Ergonomic risks critically impact workers’ occupational health, safety, and productivity, and thereby the sustainability of a workforce. In the construction industry, the physical demands and dynamic environment exposes workers to various ergonomic hazards. While previous research has mainly focused on postural risks, there is a need to broaden the scope to include more relevant factors and assess them systematically. This study introduces a multi-criteria decision framework integrating the Spherical Fuzzy Sets (SFSs) and Alternative Queuing Method (AQM) to evaluate and prioritize ergonomic hazards. First, SFSs are employed to quantify the linguistic expressions of experts, addressing the inherent vagueness and uncertainty. Then, an entropy-based objective weighting method is adopted to determine the criteria weights. Finally, AQM is utilized to generate the risk priority. The proposed method has been implemented in a real-life construction project, where “overexertion due to unreasonable task organization”, “hypertension and heart diseases”, and “existing WMSD record” are identified as the top three ergonomic hazards.
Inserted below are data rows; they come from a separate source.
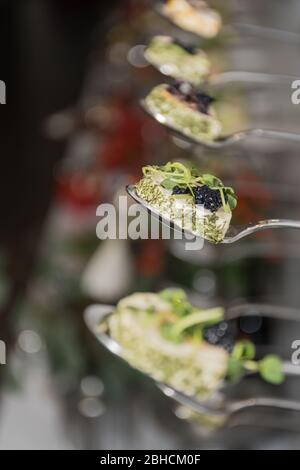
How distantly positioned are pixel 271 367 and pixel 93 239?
0.86 feet

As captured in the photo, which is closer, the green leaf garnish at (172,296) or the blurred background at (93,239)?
the green leaf garnish at (172,296)

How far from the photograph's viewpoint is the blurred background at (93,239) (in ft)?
1.88

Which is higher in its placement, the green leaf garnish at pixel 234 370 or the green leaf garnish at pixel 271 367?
the green leaf garnish at pixel 271 367

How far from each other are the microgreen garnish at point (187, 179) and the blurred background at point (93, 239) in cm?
12

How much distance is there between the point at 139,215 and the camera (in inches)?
16.8

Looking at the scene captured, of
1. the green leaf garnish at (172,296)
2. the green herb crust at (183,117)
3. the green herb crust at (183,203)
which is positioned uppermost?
the green herb crust at (183,117)

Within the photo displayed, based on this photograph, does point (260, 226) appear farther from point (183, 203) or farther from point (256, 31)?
point (256, 31)

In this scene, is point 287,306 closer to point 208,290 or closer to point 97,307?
point 208,290

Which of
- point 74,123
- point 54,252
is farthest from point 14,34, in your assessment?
point 54,252

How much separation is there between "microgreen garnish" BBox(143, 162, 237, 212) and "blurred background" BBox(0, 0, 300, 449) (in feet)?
0.40

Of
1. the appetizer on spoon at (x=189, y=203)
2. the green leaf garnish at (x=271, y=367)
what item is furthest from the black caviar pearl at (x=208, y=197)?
the green leaf garnish at (x=271, y=367)

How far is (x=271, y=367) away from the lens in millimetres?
477

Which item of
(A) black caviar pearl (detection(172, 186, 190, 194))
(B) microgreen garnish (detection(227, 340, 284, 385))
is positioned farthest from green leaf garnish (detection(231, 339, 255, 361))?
(A) black caviar pearl (detection(172, 186, 190, 194))

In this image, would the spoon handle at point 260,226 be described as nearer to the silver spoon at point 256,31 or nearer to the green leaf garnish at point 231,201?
the green leaf garnish at point 231,201
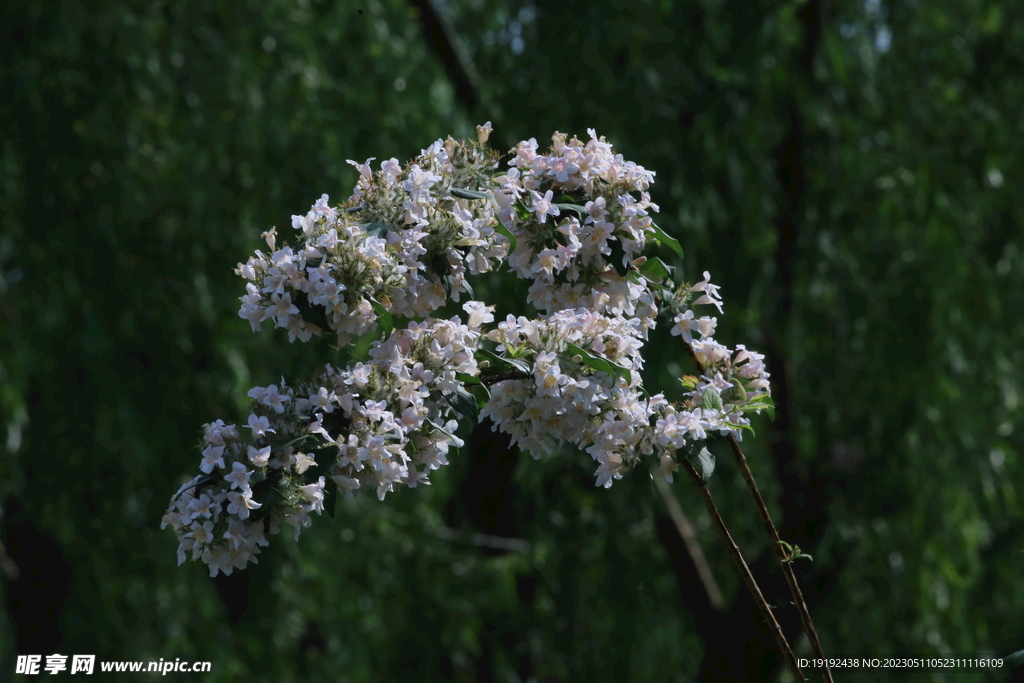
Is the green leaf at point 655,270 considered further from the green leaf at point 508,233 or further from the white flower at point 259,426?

Then, a thorough discussion of intervention strategies regarding different risk categories is presented to facilitate ergonomic interventions. This proposed decision support system can promote effective ergonomic risk management, benefiting workers’ health and well-being and contributing to the sustainable workforce development of the construction industry.

Suggested Citation

  • Yu Tao & Hao Hu & Jie Xue & Zhipeng Zhang & Feng Xu, 2024. "Evaluation of Ergonomic Risks for Construction Workers Based on Multicriteria Decision Framework with the Integration of Spherical Fuzzy Set and Alternative Queuing Method," Sustainability, MDPI, vol. 16(10), pages 1-20, May.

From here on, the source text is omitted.